Aber das Kulturhauptstadtjahr hat ja erst begonnen. Mit einer nicht gerade berauschenden Eröffnungszeremonie Samstagnacht. Die echten Attraktionen für Besucher von außen, die werden wohl noch kommen. Zum Beispiel, wenn Anfang März die Ausstellung "Die Deutschen und Maribor" eröffnet. Vom mehrheitlich deutschen Marburg vor dem Ersten Weltkrieg über die brutale Hitler-Okkupation bis zu den Massakern auf beiden Seiten und der Vertreibung der deutsch Sprechenden - das heikle Thema soll in aller Offenheit auf den Tisch kommen. Maribors berühmter Schriftstellersohn Drago Jancar ist froh darüber. Nein, es sei kein Tabuthema mehr, aber es werde auch nicht gern aufgegriffen - schon weil es eine komplizierte Geschichte ist.

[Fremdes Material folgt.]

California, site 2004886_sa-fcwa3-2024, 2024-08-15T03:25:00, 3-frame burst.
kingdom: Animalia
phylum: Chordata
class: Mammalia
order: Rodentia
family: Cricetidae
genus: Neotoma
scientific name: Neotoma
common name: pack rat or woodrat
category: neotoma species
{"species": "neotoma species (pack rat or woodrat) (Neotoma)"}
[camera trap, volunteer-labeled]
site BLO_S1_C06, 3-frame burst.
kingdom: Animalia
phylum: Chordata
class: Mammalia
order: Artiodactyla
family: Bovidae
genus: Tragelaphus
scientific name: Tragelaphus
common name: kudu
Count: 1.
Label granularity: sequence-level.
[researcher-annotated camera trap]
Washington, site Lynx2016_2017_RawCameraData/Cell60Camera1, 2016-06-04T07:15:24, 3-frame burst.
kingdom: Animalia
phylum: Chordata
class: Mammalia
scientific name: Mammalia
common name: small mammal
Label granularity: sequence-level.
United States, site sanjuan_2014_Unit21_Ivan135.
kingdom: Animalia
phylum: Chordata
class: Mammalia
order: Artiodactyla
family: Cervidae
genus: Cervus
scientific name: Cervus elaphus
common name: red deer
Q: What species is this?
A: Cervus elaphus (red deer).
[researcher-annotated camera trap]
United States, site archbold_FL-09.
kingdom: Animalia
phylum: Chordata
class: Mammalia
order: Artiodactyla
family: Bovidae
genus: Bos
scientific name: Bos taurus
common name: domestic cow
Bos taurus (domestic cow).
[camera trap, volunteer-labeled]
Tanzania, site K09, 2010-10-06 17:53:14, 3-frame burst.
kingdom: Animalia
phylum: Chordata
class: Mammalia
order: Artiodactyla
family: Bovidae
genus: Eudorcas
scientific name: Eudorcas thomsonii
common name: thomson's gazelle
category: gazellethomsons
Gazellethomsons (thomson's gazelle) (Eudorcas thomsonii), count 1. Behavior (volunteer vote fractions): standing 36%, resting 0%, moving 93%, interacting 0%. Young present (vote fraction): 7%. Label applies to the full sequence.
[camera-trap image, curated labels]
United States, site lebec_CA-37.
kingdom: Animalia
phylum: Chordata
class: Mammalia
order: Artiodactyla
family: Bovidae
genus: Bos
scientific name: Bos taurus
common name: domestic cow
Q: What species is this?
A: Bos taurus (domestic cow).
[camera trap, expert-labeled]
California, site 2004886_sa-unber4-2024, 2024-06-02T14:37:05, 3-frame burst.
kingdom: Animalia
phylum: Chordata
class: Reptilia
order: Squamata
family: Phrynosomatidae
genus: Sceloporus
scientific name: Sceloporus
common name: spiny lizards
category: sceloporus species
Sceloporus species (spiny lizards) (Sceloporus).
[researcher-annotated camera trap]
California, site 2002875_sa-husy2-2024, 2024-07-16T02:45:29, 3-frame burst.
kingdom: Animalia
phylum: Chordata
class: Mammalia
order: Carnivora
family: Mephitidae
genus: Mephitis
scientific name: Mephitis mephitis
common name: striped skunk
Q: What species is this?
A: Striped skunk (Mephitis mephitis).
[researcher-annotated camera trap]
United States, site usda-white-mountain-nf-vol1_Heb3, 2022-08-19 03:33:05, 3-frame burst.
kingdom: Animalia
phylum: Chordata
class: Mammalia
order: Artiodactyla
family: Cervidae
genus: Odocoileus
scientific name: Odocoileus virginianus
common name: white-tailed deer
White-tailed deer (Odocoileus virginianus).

Prominente internationale Namen wird es bei Maribor 2012 nicht in üppigen Mengen, aber doch auch geben. Tomaz Pandur zeigt eine "Krieg und Frieden"-Adaption, Jan Fabre gastiert. Künstler und Denker wie Rebecca Horn, Boris Groys oder Gari Kasparow leiten Think Tanks zur europäischen Zukunft.

Auf Eis liegen die erhofften neuen Kulturbauten für Maribor: etwa eine Galerie für zeitgenössische Kunst und eine Bibliothek. Es besteht noch Hoffnung auf Realisierung, aber eher erst nach dem Kulturhauptstadtjahr.